# Problem details
Can you reproduce every item below word for word, with nothing added or left out?

# Extracted data
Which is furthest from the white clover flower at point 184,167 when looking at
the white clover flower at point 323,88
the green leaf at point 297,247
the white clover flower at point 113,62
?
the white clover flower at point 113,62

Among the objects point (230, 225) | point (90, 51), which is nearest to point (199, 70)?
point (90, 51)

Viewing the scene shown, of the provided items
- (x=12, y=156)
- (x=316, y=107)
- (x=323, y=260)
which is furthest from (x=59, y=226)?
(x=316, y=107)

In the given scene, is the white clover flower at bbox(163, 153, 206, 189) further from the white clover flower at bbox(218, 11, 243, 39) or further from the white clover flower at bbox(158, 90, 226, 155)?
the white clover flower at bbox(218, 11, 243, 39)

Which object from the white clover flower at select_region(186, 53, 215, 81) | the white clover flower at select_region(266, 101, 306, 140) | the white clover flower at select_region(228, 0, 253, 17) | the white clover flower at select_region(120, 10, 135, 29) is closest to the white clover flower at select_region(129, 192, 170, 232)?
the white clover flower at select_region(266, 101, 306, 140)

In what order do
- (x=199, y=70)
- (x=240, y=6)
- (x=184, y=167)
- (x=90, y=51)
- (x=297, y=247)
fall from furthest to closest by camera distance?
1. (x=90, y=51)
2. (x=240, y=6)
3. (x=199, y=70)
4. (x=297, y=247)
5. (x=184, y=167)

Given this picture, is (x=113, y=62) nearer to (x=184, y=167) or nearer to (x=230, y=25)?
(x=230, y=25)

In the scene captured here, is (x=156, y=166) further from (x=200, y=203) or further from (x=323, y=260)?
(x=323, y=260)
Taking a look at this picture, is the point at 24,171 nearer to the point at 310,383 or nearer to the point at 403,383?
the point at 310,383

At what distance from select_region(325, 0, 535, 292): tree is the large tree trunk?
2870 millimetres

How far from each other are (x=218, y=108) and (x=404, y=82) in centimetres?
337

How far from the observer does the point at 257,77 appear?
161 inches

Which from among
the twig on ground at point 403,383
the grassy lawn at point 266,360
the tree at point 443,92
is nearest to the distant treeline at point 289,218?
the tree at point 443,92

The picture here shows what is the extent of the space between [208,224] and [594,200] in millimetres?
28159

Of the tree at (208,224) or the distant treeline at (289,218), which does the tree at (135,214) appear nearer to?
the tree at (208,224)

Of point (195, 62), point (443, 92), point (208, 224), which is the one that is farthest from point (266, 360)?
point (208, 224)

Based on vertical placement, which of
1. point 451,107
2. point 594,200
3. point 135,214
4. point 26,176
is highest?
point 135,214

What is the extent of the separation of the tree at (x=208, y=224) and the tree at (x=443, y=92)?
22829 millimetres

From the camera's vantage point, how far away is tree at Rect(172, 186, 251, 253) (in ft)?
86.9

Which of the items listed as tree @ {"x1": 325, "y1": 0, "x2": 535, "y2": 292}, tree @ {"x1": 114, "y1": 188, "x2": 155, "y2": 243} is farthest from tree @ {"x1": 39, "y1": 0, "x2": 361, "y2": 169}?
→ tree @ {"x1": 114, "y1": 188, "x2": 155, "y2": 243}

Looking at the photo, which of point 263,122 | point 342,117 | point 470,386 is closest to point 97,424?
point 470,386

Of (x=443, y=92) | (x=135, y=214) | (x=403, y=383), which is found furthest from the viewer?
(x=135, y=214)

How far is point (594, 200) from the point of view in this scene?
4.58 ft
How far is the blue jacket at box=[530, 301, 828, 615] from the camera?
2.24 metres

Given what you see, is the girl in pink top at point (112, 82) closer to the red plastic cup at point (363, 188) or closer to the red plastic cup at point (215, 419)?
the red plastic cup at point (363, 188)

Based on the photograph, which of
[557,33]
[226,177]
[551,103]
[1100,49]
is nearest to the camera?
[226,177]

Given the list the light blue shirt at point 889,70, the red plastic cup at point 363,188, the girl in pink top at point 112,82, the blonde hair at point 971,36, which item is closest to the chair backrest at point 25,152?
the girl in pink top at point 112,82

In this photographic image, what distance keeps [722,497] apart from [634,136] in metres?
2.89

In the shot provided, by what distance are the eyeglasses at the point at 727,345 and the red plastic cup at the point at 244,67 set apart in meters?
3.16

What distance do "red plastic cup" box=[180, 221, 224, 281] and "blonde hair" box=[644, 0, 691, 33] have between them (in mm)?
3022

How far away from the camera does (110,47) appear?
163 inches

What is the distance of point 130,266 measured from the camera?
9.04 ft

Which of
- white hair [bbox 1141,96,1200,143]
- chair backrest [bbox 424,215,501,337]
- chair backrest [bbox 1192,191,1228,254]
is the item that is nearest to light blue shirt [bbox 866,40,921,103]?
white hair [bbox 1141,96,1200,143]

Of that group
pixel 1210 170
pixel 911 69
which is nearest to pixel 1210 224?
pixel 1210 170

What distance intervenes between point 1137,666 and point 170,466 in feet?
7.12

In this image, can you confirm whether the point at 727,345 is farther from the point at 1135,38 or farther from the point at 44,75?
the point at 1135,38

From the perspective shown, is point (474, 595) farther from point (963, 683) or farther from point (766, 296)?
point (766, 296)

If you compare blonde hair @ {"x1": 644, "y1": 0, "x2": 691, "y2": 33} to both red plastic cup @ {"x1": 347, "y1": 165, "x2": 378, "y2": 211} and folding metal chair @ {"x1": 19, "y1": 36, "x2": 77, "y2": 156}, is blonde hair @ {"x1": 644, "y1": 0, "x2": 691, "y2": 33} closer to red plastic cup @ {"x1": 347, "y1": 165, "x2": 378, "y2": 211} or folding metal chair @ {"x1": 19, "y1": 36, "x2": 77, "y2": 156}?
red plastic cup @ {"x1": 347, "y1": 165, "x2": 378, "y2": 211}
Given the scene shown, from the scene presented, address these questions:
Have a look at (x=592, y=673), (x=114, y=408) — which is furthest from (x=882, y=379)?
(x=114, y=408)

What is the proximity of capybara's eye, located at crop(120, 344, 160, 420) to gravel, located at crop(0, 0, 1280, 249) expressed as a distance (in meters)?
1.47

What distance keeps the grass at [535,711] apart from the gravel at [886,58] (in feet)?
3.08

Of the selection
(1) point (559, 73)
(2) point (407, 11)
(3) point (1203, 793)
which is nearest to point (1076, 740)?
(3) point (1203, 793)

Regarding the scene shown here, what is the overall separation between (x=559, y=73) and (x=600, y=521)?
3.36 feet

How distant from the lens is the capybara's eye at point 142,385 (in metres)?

# Reply
Which is furthest from the white clover flower at point 184,167 when looking at
the white clover flower at point 323,88
the green leaf at point 297,247
the white clover flower at point 113,62
?
the white clover flower at point 113,62

Among the objects point (230, 225) | point (90, 51), which is nearest to point (199, 70)?
point (90, 51)

Viewing the scene shown, of the provided items
- (x=12, y=156)
- (x=316, y=107)
- (x=323, y=260)
which is furthest from (x=59, y=226)?
(x=316, y=107)

In the given scene, is the white clover flower at bbox(163, 153, 206, 189) further from the white clover flower at bbox(218, 11, 243, 39) or further from the white clover flower at bbox(158, 90, 226, 155)?
the white clover flower at bbox(218, 11, 243, 39)

Which object from the white clover flower at select_region(186, 53, 215, 81) | the white clover flower at select_region(266, 101, 306, 140) | the white clover flower at select_region(228, 0, 253, 17) | the white clover flower at select_region(120, 10, 135, 29) is closest to the white clover flower at select_region(129, 192, 170, 232)?
the white clover flower at select_region(266, 101, 306, 140)

In what order do
- (x=199, y=70)
- (x=240, y=6)
- (x=184, y=167)
- (x=90, y=51)
- (x=297, y=247)
fall from furthest to closest by camera distance?
1. (x=90, y=51)
2. (x=240, y=6)
3. (x=199, y=70)
4. (x=297, y=247)
5. (x=184, y=167)

Given this picture, is (x=113, y=62) nearer to (x=184, y=167) or nearer to (x=230, y=25)?
(x=230, y=25)

In the scene captured here, is (x=156, y=166) further from (x=200, y=203) or further from (x=323, y=260)?
(x=323, y=260)
Taking a look at this picture, is the point at 24,171 nearer to the point at 310,383 or nearer to the point at 403,383?
the point at 310,383

At what distance from select_region(325, 0, 535, 292): tree is the large tree trunk?
2870 millimetres

How far from each other are (x=218, y=108) and (x=404, y=82) in centimetres?
337

How far from the observer does the point at 257,77 appear?
161 inches

Which from among
the twig on ground at point 403,383
the grassy lawn at point 266,360
the tree at point 443,92
is nearest to the distant treeline at point 289,218?
the tree at point 443,92

The picture here shows what is the extent of the space between [208,224] and [594,200] in millimetres?
28159

Of the tree at (208,224) or the distant treeline at (289,218), which does the tree at (135,214) appear nearer to?
the tree at (208,224)

Of point (195, 62), point (443, 92), point (208, 224), which is the one that is farthest from point (266, 360)?
point (208, 224)

Based on vertical placement, which of
1. point 451,107
2. point 594,200
3. point 135,214
4. point 26,176
is highest?
point 135,214

What is the extent of the separation of the tree at (x=208, y=224) and the tree at (x=443, y=92)?
22829 millimetres

From the camera's vantage point, how far away is tree at Rect(172, 186, 251, 253) (in ft)?
86.9

Which of the items listed as tree @ {"x1": 325, "y1": 0, "x2": 535, "y2": 292}, tree @ {"x1": 114, "y1": 188, "x2": 155, "y2": 243} is farthest from tree @ {"x1": 39, "y1": 0, "x2": 361, "y2": 169}?
→ tree @ {"x1": 114, "y1": 188, "x2": 155, "y2": 243}

Looking at the photo, which of point 263,122 | point 342,117 | point 470,386 is closest to point 97,424?
point 470,386

Of (x=443, y=92) | (x=135, y=214) | (x=403, y=383), which is found furthest from the viewer?
(x=135, y=214)

How far is point (594, 200) from the point of view in this scene?
4.58 ft
How far is the blue jacket at box=[530, 301, 828, 615] from the camera?
2.24 metres

Given what you see, is the girl in pink top at point (112, 82) closer to the red plastic cup at point (363, 188) or closer to the red plastic cup at point (215, 419)?
the red plastic cup at point (363, 188)

Based on the photograph, which of
[557,33]
[226,177]
[551,103]
[1100,49]
is nearest to the camera?
[226,177]

Given the list the light blue shirt at point 889,70, the red plastic cup at point 363,188, the girl in pink top at point 112,82, the blonde hair at point 971,36, which item is closest to the chair backrest at point 25,152?
the girl in pink top at point 112,82

In this photographic image, what distance keeps [722,497] apart from [634,136] in metres?
2.89

In the shot provided, by what distance are the eyeglasses at the point at 727,345 and the red plastic cup at the point at 244,67 set apart in meters?
3.16

What distance do "red plastic cup" box=[180, 221, 224, 281] and "blonde hair" box=[644, 0, 691, 33] have between them (in mm)?
3022

How far away from the camera does (110,47) appear?
163 inches

What is the distance of point 130,266 measured from the camera?
9.04 ft

Which of
- white hair [bbox 1141,96,1200,143]
- chair backrest [bbox 424,215,501,337]
- chair backrest [bbox 1192,191,1228,254]
is the item that is nearest to light blue shirt [bbox 866,40,921,103]?
white hair [bbox 1141,96,1200,143]

Of that group
pixel 1210 170
pixel 911 69
which is nearest to pixel 1210 224?
pixel 1210 170

What distance intervenes between point 1137,666 and point 170,466 in feet?
7.12

In this image, can you confirm whether the point at 727,345 is farther from the point at 1135,38 or farther from the point at 44,75?
the point at 1135,38

From the perspective shown, is point (474, 595) farther from point (963, 683) or farther from point (766, 296)?
point (766, 296)

If you compare blonde hair @ {"x1": 644, "y1": 0, "x2": 691, "y2": 33} to both red plastic cup @ {"x1": 347, "y1": 165, "x2": 378, "y2": 211} and folding metal chair @ {"x1": 19, "y1": 36, "x2": 77, "y2": 156}, is blonde hair @ {"x1": 644, "y1": 0, "x2": 691, "y2": 33} closer to red plastic cup @ {"x1": 347, "y1": 165, "x2": 378, "y2": 211} or folding metal chair @ {"x1": 19, "y1": 36, "x2": 77, "y2": 156}?
red plastic cup @ {"x1": 347, "y1": 165, "x2": 378, "y2": 211}
Given the scene shown, from the scene presented, address these questions:
Have a look at (x=592, y=673), (x=114, y=408) — which is furthest from (x=882, y=379)?
(x=114, y=408)

What is the proximity of capybara's eye, located at crop(120, 344, 160, 420) to gravel, located at crop(0, 0, 1280, 249) expressed as a distance (in meters)?
1.47

What distance keeps the grass at [535,711] apart from the gravel at [886,58] (in feet)?
3.08

Of the selection
(1) point (559, 73)
(2) point (407, 11)
(3) point (1203, 793)
which is nearest to point (1076, 740)?
(3) point (1203, 793)

Regarding the scene shown here, what is the overall separation between (x=559, y=73) and (x=600, y=521)?
3.36 feet

How distant from the lens is the capybara's eye at point 142,385 (in metres)?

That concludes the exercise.